La SAS Fougerolle soutient que :

A titre principal,

- l'action de la région Ile-de-France est prescrite ;

A titre subsidiaire,

- la région Ile-de-France a elle-même mis en œuvre l'entente ; elle ne justifie d'aucun préjudice et sa demande d'expertise n'est pas fondée.

Par des mémoires en défense, enregistrés les 27 mars et 17 avril 2018, M. Gérard Pendaries, représenté dans le dernier état de ses écritures par Me Greiner, conclut au rejet de la requête et à la mise à la charge de la région Ile-de-France de la somme de 7 500 euros sur le fondement de l'article L. 761-1 du Code de justice administrative. Il demande également au tribunal d'enjoindre à la région Ile-de-France de produire :

- l'avis d'appel public à la concurrence ;

- le règlement de la consultation ;

- le dossier de consultation des entreprises ;

- les budgets votés par le conseil régional au titre de la rénovation et la reconstruction du patrimoine immobilier scolaire ;

- l'estimation de la maîtrise d'œuvre ;

- le procès-verbal de la commission d'appel d'offres afférent à la sélection des candidatures ;

- l'analyse des candidatures par la maîtrise d'œuvre ;

- le procès-verbal de la commission d'appels d'offres afférent à l'examen des offres ;

- le rapport afférent aux éventuelles négociations ;

- l'acte d'engagement de l'entreprise attributaire ;

- le décompte général définitif ;

- les éventuelles décisions de justice afférentes au marché.

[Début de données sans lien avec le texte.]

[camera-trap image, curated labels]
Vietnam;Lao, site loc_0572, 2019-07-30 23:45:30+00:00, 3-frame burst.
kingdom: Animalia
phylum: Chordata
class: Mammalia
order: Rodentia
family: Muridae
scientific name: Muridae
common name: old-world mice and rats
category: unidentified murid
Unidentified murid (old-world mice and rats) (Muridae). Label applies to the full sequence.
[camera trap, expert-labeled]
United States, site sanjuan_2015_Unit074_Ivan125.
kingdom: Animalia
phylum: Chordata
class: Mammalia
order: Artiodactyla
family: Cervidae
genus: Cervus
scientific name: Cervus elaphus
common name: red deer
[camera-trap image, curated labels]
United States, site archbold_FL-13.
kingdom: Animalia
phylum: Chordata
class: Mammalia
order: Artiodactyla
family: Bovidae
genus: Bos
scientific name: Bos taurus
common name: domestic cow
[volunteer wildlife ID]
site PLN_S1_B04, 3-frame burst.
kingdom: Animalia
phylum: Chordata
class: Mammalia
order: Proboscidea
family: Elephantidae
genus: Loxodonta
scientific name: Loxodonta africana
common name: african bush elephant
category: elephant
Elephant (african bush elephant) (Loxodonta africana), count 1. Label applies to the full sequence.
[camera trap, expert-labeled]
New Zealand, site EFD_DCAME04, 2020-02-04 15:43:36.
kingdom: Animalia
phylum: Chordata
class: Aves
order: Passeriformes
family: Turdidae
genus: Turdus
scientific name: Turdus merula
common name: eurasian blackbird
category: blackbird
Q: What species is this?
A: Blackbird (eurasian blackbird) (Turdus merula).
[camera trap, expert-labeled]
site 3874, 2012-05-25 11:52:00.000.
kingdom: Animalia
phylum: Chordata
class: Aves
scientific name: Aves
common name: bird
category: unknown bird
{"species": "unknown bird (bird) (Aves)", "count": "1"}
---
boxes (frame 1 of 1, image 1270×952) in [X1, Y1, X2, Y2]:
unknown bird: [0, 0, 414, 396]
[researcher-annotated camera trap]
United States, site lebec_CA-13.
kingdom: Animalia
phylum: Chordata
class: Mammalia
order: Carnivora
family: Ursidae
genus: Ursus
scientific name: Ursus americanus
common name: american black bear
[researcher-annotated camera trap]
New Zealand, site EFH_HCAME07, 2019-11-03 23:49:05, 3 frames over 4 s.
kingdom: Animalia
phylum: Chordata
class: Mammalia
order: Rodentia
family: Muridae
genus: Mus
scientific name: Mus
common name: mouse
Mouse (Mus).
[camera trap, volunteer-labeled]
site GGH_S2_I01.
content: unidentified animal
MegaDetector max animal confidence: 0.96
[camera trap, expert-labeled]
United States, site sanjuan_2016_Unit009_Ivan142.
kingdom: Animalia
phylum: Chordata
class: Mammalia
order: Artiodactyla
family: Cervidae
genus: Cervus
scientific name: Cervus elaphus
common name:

M. Pendaries soutient que :

A titre principal,

- la créance de la région Ile-de-France est prescrite ;

A titre subsidiaire,

- la région Ile-de-France, qui a initié et organisé l'entente anticoncurrentielle, a commis une faute qui est de nature à l'exonérer de sa responsabilité ;

- la région Ile-de-France ne justifie d'aucun préjudice indemnisable.

Par des mémoires en défense, enregistrés les 11 avril 2018 et 6 juin 2019, la société de participations et de gestions immobilières-SPGI, représentée par Mes Glaser et Yvonnet conclut au rejet de la requête et à la mise à la charge de la région Ile-de-France de la somme de 5 000 euros sur le fondement de l'article L. 761-1 du Code de justice administrative.

La société SPGI soutient que :

- à titre principal, la requête est irrecevable, dès lors que le contentieux n'est pas lié ; les conclusions indemnitaires sont mal dirigées dès lors que les marchés d'assistance à maîtrise d'ouvrage conclues par la société Patrimoine Ingénierie SA avec la région Ile-de-France ne lui ont pas été transférés, malgré la fusion-absorption réalisée le 29 juillet 1995, faute d'autorisation préalable accordée par la région pour un tel transfert ; ces marchés ont été repris par la société anonyme Patrimoine Ingénierie France par un avenant conclu avec la région le 29 novembre 1995 ;

- à titre subsidiaire, l'action de la région Ile-de-France est prescrite et mal fondée, dès lors qu'elle n'a commis aucun fait de nature à engager sa responsabilité et la région ne justifie d'aucun préjudice.

Par un mémoire en défense, enregistré le 17 avril 2018, la SAS SPIE Operations, anciennement dénommée SPIE SA, représentée par Me Normand-Bodard, conclut, à titre principal, à sa mise hors de cause et, à titre subsidiaire, au rejet de la requête et à la mise à la charge de la région Ile-de-France de la somme de 10 000 euros sur le fondement de l'article L. 761-1 du Code de justice administrative.

La société SPIE Operations soutient que :

- à titre principal, la requête de la région Ile-de-France est mal dirigée, dès lors qu'elle ne se trouve pas aux droits des sociétés SPIE Construction et SPIE Citra ; c'est la société SPIE Batignolles qui est aux droits de ces deux sociétés ;

- à titre subsidiaire, elle s'associe aux moyens développés par les autres défendeurs.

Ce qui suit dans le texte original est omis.